Below is list of participation of Montenegrin clubs by every season of WRHL.

| Club | 09 | 10 | 11 | 12 | 13 | 14 | 15 | 17 | 18 | 19 |
|---|---|---|---|---|---|---|---|---|---|---|
| Budućnost | 2 | 1 | 1 | 1 | 1 | 1 | 1 | 2 | 2 | 1 |
| Biseri | - | 6 | 6 | 7 | 8 | - | - | - | - | - |
| Danilovgrad | - | - | - | - | - | 6 | 2 | - | - | - |
| Rudar | - | - | - | - | - | - | - | - | - | 4 |

==Montenegrin women's handball clubs in European competitions==

Montenegrin women's handball clubs are participating in the EHF competitions since the season 1984/85.

===Honours===
Montenegrin side ŽRK Budućnost Podgorica was successful in the European Cups and today is among the best and most-trophied European and global women's handball teams.
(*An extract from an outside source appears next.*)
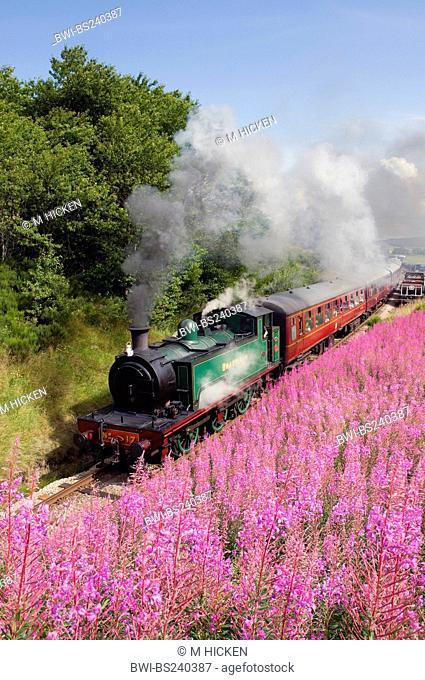 fireweed, blooming sally, rosebay willow-herb, great willow-herb Epilobium angustifolium, Chamaenerion angustifolium, preserved Haverthwaite Railway running...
They are most successful Montenegrin sports team in European Cups, too. ŽRK Budućnost won six European titles, and among them are:
- EHF Women's Champions League:
  - Winners: 2012, 2015
- Women's EHF Cup Winners' Cup:
  - Winners: 1985, 2006, 2010
- Women's EHF Cup:
  - Winners: 1987

===All time list===
Except ŽRK Budućnost, until today, representatives of Montenegro in women's EHF competitions were ŽRK Rudar Pljevlja, ŽRK Biseri Pljevlja, ŽRK Danilovgrad, ŽRK Nikšić and ŽRK Petrol Bonus Podgorica.

Majority of matches are played by ŽRK Budućnost Podgorica.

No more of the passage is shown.